Data to process:
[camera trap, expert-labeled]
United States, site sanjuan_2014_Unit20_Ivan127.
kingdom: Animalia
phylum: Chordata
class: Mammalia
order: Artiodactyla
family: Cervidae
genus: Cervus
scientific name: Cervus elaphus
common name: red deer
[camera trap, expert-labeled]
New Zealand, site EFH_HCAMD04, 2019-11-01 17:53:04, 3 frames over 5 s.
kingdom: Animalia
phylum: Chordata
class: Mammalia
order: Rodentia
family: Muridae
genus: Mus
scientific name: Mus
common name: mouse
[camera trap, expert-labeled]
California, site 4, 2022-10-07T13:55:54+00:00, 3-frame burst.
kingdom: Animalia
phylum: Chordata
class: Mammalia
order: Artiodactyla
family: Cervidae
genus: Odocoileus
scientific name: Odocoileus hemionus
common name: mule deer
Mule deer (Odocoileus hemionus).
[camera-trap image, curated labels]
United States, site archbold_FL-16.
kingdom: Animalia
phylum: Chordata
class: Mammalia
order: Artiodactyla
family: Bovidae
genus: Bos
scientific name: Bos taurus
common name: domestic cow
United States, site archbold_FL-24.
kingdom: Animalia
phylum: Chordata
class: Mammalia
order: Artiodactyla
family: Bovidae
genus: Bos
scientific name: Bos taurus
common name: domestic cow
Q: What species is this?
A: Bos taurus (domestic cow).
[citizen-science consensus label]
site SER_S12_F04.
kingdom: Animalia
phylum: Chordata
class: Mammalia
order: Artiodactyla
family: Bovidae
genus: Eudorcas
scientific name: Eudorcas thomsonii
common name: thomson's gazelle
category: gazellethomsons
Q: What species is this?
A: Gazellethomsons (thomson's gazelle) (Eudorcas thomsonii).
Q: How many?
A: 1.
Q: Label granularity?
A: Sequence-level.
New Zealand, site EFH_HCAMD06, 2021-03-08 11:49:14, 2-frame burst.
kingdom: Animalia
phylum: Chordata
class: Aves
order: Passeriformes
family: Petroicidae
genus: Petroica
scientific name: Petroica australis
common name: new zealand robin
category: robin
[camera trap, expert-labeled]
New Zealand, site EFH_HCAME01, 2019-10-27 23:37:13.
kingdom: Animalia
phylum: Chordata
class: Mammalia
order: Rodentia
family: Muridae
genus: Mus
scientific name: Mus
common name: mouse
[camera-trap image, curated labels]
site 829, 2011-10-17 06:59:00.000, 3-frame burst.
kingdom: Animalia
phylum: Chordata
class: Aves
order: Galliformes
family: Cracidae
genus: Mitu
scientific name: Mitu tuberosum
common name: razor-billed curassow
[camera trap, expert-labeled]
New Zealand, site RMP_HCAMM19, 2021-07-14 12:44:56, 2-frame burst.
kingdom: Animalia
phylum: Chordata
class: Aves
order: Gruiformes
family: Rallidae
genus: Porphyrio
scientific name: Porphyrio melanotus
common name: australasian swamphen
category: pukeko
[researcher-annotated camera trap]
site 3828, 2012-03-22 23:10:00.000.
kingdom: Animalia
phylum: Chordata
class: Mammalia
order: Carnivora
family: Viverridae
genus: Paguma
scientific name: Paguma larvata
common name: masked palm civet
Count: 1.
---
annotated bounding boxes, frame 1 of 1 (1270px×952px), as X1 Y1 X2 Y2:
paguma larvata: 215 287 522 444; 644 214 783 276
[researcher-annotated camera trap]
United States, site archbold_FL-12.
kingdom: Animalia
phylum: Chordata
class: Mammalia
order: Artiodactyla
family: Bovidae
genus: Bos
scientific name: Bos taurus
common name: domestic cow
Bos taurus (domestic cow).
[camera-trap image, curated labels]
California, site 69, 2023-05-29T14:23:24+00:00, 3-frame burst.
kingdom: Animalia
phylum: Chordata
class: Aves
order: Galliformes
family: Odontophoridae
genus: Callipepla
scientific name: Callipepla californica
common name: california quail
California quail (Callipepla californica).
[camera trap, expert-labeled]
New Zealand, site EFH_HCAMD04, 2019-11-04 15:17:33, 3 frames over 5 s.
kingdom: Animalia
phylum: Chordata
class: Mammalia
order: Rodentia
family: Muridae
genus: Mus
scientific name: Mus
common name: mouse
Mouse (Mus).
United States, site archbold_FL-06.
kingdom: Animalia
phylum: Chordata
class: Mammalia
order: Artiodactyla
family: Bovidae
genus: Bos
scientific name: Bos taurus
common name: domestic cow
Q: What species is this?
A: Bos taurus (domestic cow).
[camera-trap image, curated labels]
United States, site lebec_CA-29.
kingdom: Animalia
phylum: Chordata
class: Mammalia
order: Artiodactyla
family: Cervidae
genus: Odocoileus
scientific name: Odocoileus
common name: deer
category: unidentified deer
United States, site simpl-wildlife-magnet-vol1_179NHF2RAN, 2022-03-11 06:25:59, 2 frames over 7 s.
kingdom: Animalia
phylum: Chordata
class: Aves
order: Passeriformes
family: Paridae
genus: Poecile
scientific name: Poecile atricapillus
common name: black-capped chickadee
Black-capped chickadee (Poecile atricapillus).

Problem details:
Repeat the material word for word, in full.

Expected answer:
[camera trap, expert-labeled]
United States, site sanjuan_2014_Unit20_Ivan127.
kingdom: Animalia
phylum: Chordata
class: Mammalia
order: Artiodactyla
family: Cervidae
genus: Cervus
scientific name: Cervus elaphus
common name: red deer
[camera trap, expert-labeled]
New Zealand, site EFH_HCAMD04, 2019-11-01 17:53:04, 3 frames over 5 s.
kingdom: Animalia
phylum: Chordata
class: Mammalia
order: Rodentia
family: Muridae
genus: Mus
scientific name: Mus
common name: mouse
[camera trap, expert-labeled]
California, site 4, 2022-10-07T13:55:54+00:00, 3-frame burst.
kingdom: Animalia
phylum: Chordata
class: Mammalia
order: Artiodactyla
family: Cervidae
genus: Odocoileus
scientific name: Odocoileus hemionus
common name: mule deer
Mule deer (Odocoileus hemionus).
[camera-trap image, curated labels]
United States, site archbold_FL-16.
kingdom: Animalia
phylum: Chordata
class: Mammalia
order: Artiodactyla
family: Bovidae
genus: Bos
scientific name: Bos taurus
common name: domestic cow
United States, site archbold_FL-24.
kingdom: Animalia
phylum: Chordata
class: Mammalia
order: Artiodactyla
family: Bovidae
genus: Bos
scientific name: Bos taurus
common name: domestic cow
Q: What species is this?
A: Bos taurus (domestic cow).
[citizen-science consensus label]
site SER_S12_F04.
kingdom: Animalia
phylum: Chordata
class: Mammalia
order: Artiodactyla
family: Bovidae
genus: Eudorcas
scientific name: Eudorcas thomsonii
common name: thomson's gazelle
category: gazellethomsons
Q: What species is this?
A: Gazellethomsons (thomson's gazelle) (Eudorcas thomsonii).
Q: How many?
A: 1.
Q: Label granularity?
A: Sequence-level.
New Zealand, site EFH_HCAMD06, 2021-03-08 11:49:14, 2-frame burst.
kingdom: Animalia
phylum: Chordata
class: Aves
order: Passeriformes
family: Petroicidae
genus: Petroica
scientific name: Petroica australis
common name: new zealand robin
category: robin
[camera trap, expert-labeled]
New Zealand, site EFH_HCAME01, 2019-10-27 23:37:13.
kingdom: Animalia
phylum: Chordata
class: Mammalia
order: Rodentia
family: Muridae
genus: Mus
scientific name: Mus
common name: mouse
[camera-trap image, curated labels]
site 829, 2011-10-17 06:59:00.000, 3-frame burst.
kingdom: Animalia
phylum: Chordata
class: Aves
order: Galliformes
family: Cracidae
genus: Mitu
scientific name: Mitu tuberosum
common name: razor-billed curassow
[camera trap, expert-labeled]
New Zealand, site RMP_HCAMM19, 2021-07-14 12:44:56, 2-frame burst.
kingdom: Animalia
phylum: Chordata
class: Aves
order: Gruiformes
family: Rallidae
genus: Porphyrio
scientific name: Porphyrio melanotus
common name: australasian swamphen
category: pukeko
[researcher-annotated camera trap]
site 3828, 2012-03-22 23:10:00.000.
kingdom: Animalia
phylum: Chordata
class: Mammalia
order: Carnivora
family: Viverridae
genus: Paguma
scientific name: Paguma larvata
common name: masked palm civet
Count: 1.
---
annotated bounding boxes, frame 1 of 1 (1270px×952px), as X1 Y1 X2 Y2:
paguma larvata: 215 287 522 444; 644 214 783 276
[researcher-annotated camera trap]
United States, site archbold_FL-12.
kingdom: Animalia
phylum: Chordata
class: Mammalia
order: Artiodactyla
family: Bovidae
genus: Bos
scientific name: Bos taurus
common name: domestic cow
Bos taurus (domestic cow).
[camera-trap image, curated labels]
California, site 69, 2023-05-29T14:23:24+00:00, 3-frame burst.
kingdom: Animalia
phylum: Chordata
class: Aves
order: Galliformes
family: Odontophoridae
genus: Callipepla
scientific name: Callipepla californica
common name: california quail
California quail (Callipepla californica).
[camera trap, expert-labeled]
New Zealand, site EFH_HCAMD04, 2019-11-04 15:17:33, 3 frames over 5 s.
kingdom: Animalia
phylum: Chordata
class: Mammalia
order: Rodentia
family: Muridae
genus: Mus
scientific name: Mus
common name: mouse
Mouse (Mus).
United States, site archbold_FL-06.
kingdom: Animalia
phylum: Chordata
class: Mammalia
order: Artiodactyla
family: Bovidae
genus: Bos
scientific name: Bos taurus
common name: domestic cow
Q: What species is this?
A: Bos taurus (domestic cow).
[camera-trap image, curated labels]
United States, site lebec_CA-29.
kingdom: Animalia
phylum: Chordata
class: Mammalia
order: Artiodactyla
family: Cervidae
genus: Odocoileus
scientific name: Odocoileus
common name: deer
category: unidentified deer
United States, site simpl-wildlife-magnet-vol1_179NHF2RAN, 2022-03-11 06:25:59, 2 frames over 7 s.
kingdom: Animalia
phylum: Chordata
class: Aves
order: Passeriformes
family: Paridae
genus: Poecile
scientific name: Poecile atricapillus
common name: black-capped chickadee
Black-capped chickadee (Poecile atricapillus).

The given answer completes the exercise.